Tarefas obrigatórias ▸
a) No texto sobre a cerveja Proibida, quem é o garoto-propaganda da campanha?
b) Prossiga com o texto sobre a cerveja Proibida a partir do ponto em que ele termina.

Seleção ▸
+ + +
A cerveja Proibida e o limite entre publicidade e apologia

Imagine a seguinte situação: Todos os dias um cantor famoso de música sertaneja entra na casa de milhões de famílias para convencer as  pessoas mais susceptíveis a consumir um determinado tipo de droga. O grande apelo é a uma condição, que parece ser imanente ao produto: a  proibição. A droga em questão é devastadora. Estima-se que cerca de 13 % da população sejam adictos a ela, que é responsável ou está presente em 3 a cada 4 acidentes de trânsito, em quase todos os homicídios eventuais, casos de agressão contra mulheres e crianças. 

proibida

Se você acha essa imagem absurda, saiba que ela existe no mundo simbólico, mas também no real. Trata-se de uma campanha publicitária de uma nova marca de cerveja.  O dublê de cantor  e garoto-propaganda é Leonardo. A droga é o álcool contido na cerveja que ele anuncia. A marca contém o bordão: Proibida.  

Eu não a conhecia e imagino que boa parte dos consumidores brasileiros também não. Passei a conhecer agora, no filmete que está sendo veiculado na TV. Não sei se a cerveja é boa ou não, mas a maneira com que se apresentou foi bem heterodoxa.  A começar pela escolha do nome.

A cerveja, ainda que contenha álcool, não é uma droga proibida no Brasil — a não ser para menores de idade e para quem pretende dirigir. Há pelo menos dez países onde beber uma cerveja pode dar cadeia. Experimente abrir uma latinha nos Emirados Árabes,  Irã ou Kuwait. Vão olhar para você como se você estivesse fumando uma pedra de crack.
+ + +
Extrato de dados ▸

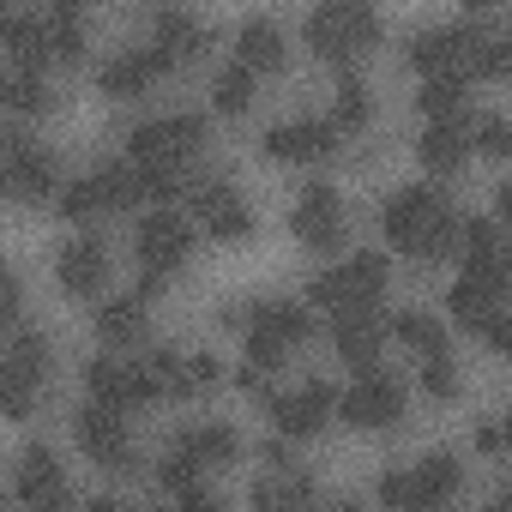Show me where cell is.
+ + +
Resultados por tarefa ▸
a) O cantor Leonardo.

b)
Penso que só faz sentido uma cerveja se chamar “Proibida” num lugar desses: países muçulmanos que baniram o uso e a venda de álcool. Aí, sim, estaria mais do que justificada a alusão a algo que se deve fruir secretamente, dissimuladamente,  que o Estado deve obstar, vedar, impedir,… proibir.

Em 1920 os Estados Unidos proibiram o álcool para, supostamente, combater a violência.  Os engarrafadores de destilados perderam o status de industriais bem-quistos socialmente e passaram a ser caçados como traficantes. O álcool proibido gerou ainda mais  impactos  deletérios do  que produzia na legalidade. A consequência mais importante da Lei Seca foi a organização da máfia em torno do contrabando de bebidas. 

No Brasil do século XXI, fábrica de cerveja não produz droga proibida. Produz droga legal. Em relação aos produtores de estupefacientes ilícitos, os fabricantes de bebidas gozam de uma série de privilégios e franquias que lhes permitem mover suas indústrias à luz do dia,  dentro da legalidade, distribuir a produção por meio de uma rede lícita de comerciantes, gerar empregos e arrecadar impostos. 

Diante disso, pergunto: que vantagem a alusão a algo ‘proibido’ poderia trazer a essa cerveja ? Ou,  de outra forma, que vantagem ofereceria a cerveja a seu consumidor ao aduzir a algo proibido  — a ponto de,  em detrimento de todas as outras,  fazê-lo optar por aquela marca ?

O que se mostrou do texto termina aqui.